____ PROVIDED ENTRIES

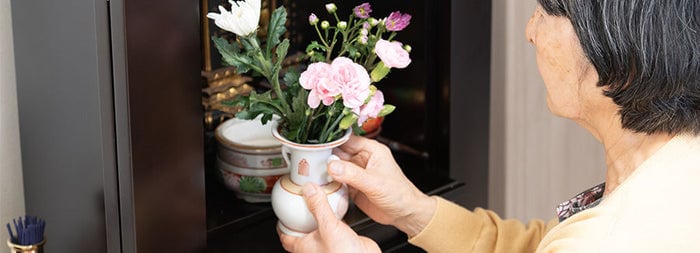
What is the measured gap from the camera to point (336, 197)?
1417 millimetres

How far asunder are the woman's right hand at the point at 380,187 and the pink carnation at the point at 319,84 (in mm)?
109

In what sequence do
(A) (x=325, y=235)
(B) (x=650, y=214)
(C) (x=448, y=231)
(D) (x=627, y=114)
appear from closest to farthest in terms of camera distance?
(B) (x=650, y=214)
(D) (x=627, y=114)
(A) (x=325, y=235)
(C) (x=448, y=231)

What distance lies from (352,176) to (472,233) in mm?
274

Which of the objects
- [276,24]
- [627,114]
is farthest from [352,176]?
[627,114]

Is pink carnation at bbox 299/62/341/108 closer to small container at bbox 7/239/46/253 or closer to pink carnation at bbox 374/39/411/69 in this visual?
pink carnation at bbox 374/39/411/69

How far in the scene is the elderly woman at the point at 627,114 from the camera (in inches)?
45.1

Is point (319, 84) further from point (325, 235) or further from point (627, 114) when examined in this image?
point (627, 114)

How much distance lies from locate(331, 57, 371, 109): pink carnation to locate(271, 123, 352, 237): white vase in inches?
4.2

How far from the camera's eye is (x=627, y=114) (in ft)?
4.09

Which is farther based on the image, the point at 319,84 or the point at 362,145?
the point at 362,145

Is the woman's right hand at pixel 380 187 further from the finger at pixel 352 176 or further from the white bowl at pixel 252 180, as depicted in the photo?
the white bowl at pixel 252 180

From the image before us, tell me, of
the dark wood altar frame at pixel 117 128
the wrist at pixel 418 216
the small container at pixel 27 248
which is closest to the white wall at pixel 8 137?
the dark wood altar frame at pixel 117 128

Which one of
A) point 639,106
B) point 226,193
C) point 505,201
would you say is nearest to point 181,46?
point 226,193

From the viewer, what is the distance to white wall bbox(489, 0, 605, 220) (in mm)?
1983
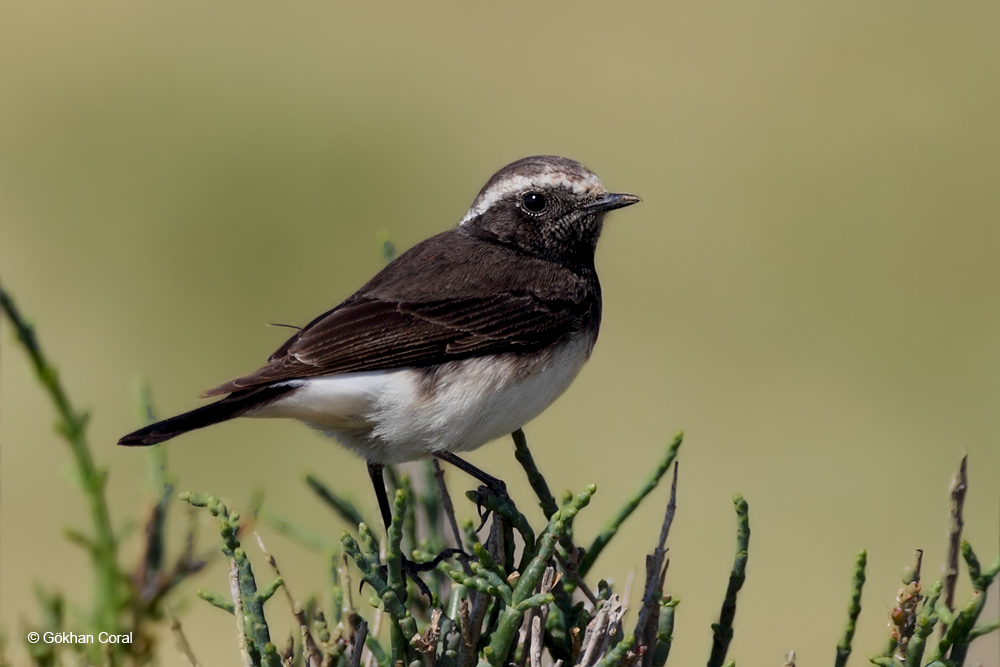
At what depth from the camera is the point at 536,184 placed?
15.4 feet

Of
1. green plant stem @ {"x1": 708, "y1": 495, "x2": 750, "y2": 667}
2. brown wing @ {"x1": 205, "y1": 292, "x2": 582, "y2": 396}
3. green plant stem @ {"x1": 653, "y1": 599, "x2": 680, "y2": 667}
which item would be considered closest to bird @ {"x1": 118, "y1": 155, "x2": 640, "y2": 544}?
brown wing @ {"x1": 205, "y1": 292, "x2": 582, "y2": 396}

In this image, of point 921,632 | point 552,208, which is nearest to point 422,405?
point 552,208

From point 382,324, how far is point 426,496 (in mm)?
686

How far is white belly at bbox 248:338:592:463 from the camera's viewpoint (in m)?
3.77

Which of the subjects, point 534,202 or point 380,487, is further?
point 534,202

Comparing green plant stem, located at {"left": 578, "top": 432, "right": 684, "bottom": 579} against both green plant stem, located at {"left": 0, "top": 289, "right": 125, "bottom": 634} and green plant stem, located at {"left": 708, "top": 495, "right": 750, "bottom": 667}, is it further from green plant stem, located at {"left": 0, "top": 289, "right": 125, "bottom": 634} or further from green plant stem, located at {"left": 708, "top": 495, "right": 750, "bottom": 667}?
green plant stem, located at {"left": 0, "top": 289, "right": 125, "bottom": 634}

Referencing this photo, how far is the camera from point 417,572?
3479 mm

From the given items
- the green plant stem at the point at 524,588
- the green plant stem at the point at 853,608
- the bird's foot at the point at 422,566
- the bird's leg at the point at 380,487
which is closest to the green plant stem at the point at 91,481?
the green plant stem at the point at 524,588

________

YOUR INSTRUCTIONS >>
Copy out the records from the line containing "From point 382,324, how" through the last line of the records, with both that first line and the last line included and nothing changed.

RESULT OF THE EXERCISE >>
From point 382,324, how far is point 426,496 (in mm)?
686

How far is white belly at bbox 248:338:592:463 from the camera's viewpoint (in m)?
3.77

Which of the subjects, point 534,202 or point 380,487, is further?
point 534,202

Comparing green plant stem, located at {"left": 578, "top": 432, "right": 684, "bottom": 579} against both green plant stem, located at {"left": 0, "top": 289, "right": 125, "bottom": 634} and green plant stem, located at {"left": 708, "top": 495, "right": 750, "bottom": 667}, is it further from green plant stem, located at {"left": 0, "top": 289, "right": 125, "bottom": 634} or further from green plant stem, located at {"left": 708, "top": 495, "right": 750, "bottom": 667}?
green plant stem, located at {"left": 0, "top": 289, "right": 125, "bottom": 634}

Referencing this photo, how far is the camera from point 417,572?
3479 mm

From the given items
- the green plant stem at the point at 524,588
- the green plant stem at the point at 853,608
- the bird's foot at the point at 422,566
- the bird's leg at the point at 380,487
which is closest to the green plant stem at the point at 91,481?
the green plant stem at the point at 524,588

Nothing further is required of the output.